## Collected data
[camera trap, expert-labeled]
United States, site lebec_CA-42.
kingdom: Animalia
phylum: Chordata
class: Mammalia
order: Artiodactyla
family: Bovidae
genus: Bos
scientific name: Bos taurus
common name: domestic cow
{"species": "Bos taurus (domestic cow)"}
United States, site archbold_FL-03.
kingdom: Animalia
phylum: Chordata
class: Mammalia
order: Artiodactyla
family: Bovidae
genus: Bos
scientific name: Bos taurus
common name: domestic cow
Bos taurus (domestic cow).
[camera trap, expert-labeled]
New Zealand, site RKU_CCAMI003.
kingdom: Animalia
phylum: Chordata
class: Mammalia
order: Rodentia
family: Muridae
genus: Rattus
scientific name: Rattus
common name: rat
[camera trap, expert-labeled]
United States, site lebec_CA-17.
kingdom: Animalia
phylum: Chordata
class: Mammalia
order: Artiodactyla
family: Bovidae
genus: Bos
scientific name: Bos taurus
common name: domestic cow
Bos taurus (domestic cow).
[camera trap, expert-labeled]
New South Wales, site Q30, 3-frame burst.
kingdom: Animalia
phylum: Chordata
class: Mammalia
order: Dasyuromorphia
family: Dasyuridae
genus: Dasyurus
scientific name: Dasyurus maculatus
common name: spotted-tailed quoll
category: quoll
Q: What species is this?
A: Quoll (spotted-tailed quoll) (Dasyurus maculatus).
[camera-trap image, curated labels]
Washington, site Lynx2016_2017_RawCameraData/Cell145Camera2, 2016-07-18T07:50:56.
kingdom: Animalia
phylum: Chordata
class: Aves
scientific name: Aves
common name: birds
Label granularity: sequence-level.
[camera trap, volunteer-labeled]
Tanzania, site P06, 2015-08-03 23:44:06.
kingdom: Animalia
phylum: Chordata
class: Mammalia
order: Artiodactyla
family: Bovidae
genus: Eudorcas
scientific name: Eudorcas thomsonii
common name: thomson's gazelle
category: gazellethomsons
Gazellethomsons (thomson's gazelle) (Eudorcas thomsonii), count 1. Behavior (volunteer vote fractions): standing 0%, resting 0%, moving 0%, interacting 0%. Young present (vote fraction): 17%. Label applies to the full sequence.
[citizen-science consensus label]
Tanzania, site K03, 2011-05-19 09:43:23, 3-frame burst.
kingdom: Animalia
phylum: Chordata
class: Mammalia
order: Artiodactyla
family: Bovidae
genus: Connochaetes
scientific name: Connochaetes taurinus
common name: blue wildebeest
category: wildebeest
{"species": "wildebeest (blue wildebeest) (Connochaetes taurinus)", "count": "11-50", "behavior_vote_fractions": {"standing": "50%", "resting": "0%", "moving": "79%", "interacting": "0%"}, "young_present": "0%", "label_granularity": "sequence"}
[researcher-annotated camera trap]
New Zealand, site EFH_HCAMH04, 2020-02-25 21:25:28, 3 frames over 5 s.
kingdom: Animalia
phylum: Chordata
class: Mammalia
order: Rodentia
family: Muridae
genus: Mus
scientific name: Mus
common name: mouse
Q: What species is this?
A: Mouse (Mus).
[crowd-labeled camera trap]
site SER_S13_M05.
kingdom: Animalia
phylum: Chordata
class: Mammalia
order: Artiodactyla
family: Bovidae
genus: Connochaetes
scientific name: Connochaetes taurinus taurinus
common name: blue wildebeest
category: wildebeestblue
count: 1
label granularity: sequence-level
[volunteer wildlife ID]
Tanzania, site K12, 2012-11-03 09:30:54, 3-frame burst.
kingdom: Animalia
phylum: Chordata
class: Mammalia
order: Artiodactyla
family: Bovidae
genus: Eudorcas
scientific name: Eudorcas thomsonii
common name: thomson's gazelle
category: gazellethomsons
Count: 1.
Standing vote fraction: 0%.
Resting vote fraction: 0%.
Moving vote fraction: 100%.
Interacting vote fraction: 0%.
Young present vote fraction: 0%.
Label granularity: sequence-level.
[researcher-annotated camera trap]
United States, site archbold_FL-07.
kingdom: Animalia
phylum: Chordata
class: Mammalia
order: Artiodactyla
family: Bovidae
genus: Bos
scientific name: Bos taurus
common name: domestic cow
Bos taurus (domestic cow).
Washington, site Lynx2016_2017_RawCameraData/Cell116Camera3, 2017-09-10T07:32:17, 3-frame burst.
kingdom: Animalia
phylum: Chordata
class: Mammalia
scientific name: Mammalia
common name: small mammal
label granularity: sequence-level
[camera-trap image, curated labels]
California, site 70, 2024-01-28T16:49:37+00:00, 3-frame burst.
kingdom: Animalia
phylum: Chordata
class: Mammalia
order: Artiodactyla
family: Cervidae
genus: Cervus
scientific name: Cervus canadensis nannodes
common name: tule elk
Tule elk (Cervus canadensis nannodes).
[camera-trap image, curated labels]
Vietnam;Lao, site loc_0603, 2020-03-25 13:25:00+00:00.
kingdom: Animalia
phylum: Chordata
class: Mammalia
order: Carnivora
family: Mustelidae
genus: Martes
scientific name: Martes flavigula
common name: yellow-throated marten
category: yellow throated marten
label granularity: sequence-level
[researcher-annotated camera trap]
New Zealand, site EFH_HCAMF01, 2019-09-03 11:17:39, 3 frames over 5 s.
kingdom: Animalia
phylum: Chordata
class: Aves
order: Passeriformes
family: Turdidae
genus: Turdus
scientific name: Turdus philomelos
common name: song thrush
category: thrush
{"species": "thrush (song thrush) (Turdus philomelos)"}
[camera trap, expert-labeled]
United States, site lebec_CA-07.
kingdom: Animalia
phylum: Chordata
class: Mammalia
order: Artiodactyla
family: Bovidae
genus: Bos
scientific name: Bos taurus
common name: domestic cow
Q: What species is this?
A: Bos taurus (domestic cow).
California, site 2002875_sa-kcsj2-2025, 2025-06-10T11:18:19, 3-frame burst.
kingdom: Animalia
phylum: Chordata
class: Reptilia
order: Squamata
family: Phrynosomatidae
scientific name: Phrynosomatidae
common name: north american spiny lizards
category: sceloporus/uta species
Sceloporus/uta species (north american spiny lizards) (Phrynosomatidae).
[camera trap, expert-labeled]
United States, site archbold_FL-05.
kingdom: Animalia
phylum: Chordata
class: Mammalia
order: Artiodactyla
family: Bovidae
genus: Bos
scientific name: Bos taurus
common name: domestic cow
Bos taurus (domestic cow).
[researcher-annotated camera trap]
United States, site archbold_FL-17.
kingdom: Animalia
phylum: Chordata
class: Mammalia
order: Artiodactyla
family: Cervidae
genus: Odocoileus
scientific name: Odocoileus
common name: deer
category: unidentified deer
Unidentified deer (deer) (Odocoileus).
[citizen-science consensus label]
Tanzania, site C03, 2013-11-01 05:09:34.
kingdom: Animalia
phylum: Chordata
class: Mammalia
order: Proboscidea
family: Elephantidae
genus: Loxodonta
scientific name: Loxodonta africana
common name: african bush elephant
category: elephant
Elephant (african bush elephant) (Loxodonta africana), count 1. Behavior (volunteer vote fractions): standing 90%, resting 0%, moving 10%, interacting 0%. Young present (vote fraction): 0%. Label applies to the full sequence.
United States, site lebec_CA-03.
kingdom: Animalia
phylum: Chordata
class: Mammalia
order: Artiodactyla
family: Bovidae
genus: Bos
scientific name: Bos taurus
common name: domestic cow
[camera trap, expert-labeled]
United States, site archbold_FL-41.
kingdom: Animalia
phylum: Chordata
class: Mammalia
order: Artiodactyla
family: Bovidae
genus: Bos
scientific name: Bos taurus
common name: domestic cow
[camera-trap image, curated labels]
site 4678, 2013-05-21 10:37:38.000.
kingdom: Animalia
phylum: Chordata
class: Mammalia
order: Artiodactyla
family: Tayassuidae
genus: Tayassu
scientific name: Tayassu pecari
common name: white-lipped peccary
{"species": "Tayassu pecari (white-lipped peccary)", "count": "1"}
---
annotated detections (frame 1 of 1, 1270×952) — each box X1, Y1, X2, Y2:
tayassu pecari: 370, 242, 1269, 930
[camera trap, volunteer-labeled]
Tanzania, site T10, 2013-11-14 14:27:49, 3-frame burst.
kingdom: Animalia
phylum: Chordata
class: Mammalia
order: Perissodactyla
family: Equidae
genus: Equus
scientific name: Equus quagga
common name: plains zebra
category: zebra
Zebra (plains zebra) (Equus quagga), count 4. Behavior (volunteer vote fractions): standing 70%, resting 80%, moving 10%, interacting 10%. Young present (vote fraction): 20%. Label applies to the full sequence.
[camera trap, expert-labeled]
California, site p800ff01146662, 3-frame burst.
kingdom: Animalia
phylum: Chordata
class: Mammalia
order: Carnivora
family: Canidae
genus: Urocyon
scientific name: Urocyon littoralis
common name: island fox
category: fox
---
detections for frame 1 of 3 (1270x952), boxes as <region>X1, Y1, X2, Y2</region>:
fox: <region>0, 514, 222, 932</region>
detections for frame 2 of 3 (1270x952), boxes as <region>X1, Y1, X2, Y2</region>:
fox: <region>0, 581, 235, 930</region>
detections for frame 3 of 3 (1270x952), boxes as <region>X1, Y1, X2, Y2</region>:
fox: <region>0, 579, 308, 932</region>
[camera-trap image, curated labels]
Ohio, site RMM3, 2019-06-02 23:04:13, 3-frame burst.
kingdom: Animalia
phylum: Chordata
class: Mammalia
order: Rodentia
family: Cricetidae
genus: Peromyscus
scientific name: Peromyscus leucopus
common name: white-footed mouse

## Exercise
Using the records above, set down exactly the lines from the one with "United States, site archbold_FL-17." through the one with "common name: african bush elephant", inclusive, and nothing more.

## Response
United States, site archbold_FL-17.
kingdom: Animalia
phylum: Chordata
class: Mammalia
order: Artiodactyla
family: Cervidae
genus: Odocoileus
scientific name: Odocoileus
common name: deer
category: unidentified deer
Unidentified deer (deer) (Odocoileus).
[citizen-science consensus label]
Tanzania, site C03, 2013-11-01 05:09:34.
kingdom: Animalia
phylum: Chordata
class: Mammalia
order: Proboscidea
family: Elephantidae
genus: Loxodonta
scientific name: Loxodonta africana
common name: african bush elephant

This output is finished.